I was lying in bed the other night, being attacked by shaking, as I had chosen not to drink, and it occurred to me it was a teacher, and should be embraced.  After this realization, I had a  major insight into my own psychodynamic history come into my awareness.

And I was pondering in the Tibetan tradition how demons and angels are the same; it is the understanding which differs.  And then it occurred to me that when we are presented with demons, it is our job to transform them.  They are uncooked.  It is our job to cook that experience, which becomes useful and transformative in the process.

I keep my ear to the cultural landscape, and have followed at a small distance the work among others of Nassim Taleb.  He has this concept of Anti-Fragility, which I believe was the title of a recent book.  The gist of the idea, as I understand it, is that there is a difference between resilience–which might be summarized as “hard to break”–and something which BENEFITS from chaos and assault.
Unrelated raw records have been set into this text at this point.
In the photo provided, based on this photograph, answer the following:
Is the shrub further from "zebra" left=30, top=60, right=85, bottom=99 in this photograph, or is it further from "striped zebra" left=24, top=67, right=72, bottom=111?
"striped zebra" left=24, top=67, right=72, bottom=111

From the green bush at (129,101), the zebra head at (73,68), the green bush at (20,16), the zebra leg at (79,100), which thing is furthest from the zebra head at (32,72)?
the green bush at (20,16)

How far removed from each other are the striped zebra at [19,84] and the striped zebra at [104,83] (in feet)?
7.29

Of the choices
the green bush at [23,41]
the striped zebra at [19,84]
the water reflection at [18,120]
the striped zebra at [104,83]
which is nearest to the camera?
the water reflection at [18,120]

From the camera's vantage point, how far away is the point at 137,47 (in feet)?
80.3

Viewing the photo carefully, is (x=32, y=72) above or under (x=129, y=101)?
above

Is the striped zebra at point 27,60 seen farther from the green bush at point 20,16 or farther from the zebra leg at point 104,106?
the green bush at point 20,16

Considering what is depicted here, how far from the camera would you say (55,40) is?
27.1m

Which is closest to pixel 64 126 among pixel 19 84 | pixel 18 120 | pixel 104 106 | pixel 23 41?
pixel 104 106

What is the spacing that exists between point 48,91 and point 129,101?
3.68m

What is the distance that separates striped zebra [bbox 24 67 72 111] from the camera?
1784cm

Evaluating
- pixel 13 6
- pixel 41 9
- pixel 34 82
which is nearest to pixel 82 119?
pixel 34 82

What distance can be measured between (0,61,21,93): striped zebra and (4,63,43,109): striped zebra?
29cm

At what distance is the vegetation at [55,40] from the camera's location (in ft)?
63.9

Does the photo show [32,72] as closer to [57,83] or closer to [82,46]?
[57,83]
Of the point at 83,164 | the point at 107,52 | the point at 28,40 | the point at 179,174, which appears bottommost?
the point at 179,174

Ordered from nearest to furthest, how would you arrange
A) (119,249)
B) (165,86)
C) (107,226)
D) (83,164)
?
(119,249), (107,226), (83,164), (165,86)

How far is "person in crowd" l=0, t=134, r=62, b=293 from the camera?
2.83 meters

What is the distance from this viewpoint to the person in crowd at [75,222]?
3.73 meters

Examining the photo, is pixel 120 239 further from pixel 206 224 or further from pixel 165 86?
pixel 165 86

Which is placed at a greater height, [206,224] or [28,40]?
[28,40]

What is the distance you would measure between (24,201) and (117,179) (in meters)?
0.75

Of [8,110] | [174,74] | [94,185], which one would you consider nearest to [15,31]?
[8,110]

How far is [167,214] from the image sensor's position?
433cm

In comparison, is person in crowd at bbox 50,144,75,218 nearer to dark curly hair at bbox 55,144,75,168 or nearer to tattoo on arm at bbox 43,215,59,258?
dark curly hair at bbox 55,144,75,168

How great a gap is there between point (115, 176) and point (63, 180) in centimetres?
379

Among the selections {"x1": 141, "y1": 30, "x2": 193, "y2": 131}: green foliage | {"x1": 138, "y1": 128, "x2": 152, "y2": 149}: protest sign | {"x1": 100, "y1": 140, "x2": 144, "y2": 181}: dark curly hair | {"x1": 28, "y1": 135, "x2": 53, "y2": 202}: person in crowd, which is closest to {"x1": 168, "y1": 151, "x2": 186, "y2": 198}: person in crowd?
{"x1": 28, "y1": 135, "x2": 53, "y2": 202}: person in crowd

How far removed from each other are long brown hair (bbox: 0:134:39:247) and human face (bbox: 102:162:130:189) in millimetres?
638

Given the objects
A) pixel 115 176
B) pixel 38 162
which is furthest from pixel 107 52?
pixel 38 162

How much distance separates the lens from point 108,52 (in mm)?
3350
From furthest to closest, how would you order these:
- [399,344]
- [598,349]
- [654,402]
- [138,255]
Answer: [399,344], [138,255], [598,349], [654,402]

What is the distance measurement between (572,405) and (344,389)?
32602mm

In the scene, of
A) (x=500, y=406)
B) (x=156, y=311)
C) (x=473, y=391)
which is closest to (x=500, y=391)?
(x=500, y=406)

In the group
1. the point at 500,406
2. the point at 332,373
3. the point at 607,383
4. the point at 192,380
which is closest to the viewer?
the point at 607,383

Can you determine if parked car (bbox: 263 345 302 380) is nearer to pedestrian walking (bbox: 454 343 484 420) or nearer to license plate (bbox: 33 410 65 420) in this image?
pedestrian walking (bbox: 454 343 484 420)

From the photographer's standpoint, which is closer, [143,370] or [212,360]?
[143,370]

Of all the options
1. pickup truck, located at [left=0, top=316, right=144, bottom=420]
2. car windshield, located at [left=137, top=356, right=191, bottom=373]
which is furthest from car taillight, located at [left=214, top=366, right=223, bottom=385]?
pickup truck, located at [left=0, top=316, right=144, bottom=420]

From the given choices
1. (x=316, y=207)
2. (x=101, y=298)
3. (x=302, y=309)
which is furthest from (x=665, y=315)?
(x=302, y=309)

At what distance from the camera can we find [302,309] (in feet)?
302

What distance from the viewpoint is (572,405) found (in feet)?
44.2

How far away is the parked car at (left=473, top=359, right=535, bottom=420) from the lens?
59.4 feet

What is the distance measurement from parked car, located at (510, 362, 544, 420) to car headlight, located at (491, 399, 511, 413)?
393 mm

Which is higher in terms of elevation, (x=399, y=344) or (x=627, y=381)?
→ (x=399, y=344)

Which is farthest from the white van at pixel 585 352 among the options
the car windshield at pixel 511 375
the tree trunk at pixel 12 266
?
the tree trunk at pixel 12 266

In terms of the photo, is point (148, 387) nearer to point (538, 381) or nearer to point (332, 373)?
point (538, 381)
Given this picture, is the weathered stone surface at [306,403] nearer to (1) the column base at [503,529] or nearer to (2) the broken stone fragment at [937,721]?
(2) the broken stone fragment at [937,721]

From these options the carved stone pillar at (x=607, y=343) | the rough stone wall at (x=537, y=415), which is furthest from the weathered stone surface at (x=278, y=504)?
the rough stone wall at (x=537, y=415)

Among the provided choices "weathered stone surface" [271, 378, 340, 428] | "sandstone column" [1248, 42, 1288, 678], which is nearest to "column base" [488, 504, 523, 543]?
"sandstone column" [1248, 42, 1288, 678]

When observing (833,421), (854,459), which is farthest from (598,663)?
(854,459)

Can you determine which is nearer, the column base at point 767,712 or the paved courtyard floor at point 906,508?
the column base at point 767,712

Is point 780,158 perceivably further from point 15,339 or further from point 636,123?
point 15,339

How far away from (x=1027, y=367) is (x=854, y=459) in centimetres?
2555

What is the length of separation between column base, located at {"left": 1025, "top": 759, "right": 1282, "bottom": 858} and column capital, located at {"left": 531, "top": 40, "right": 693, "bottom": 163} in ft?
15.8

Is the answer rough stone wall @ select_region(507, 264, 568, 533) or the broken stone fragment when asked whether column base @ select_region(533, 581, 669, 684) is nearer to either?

I don’t like negatives.  I don’t think it is ever good to include within a word what it is you don’t want.  Thus: transformation-capable.  Phase shift capable.  Informationally absorptive and self organizing.

And I got to thinking about this concept of being emotionally “vulnerable”.  We assume being emotionally open makes us vulnerable and we are supposed to simply accept this as the risk of living, of loving.

But what if I open to something which tries to wound or kill me, and I am able to process it, and TRANSFORM myself in the process, accepting both hurt and the following growth?  Over time, does my very vulnerability not become a positive virtue?  Is it not what pushes me forward, ahead of the winds of chaos and destruction which hang everywhere over the world in which we live?

Within Kum Nye, the task is to take all emotional “sensations” and open them up, and expand them.  And I saw that if you take a hard thing, and add space to it, you can imagine it like a blown up toy, filled with air in the middle.  You can enter this, and look around.  You can see dots of darkness, and dots of open space.  No evil is fully continuous. And you can expand this, such that the dots of darkness are very far apart indeed.  You can denude the sensation of its impact, its effect.  I have in mind here the Buddhist conception of dharmas as dots or points in a discontinuous universe.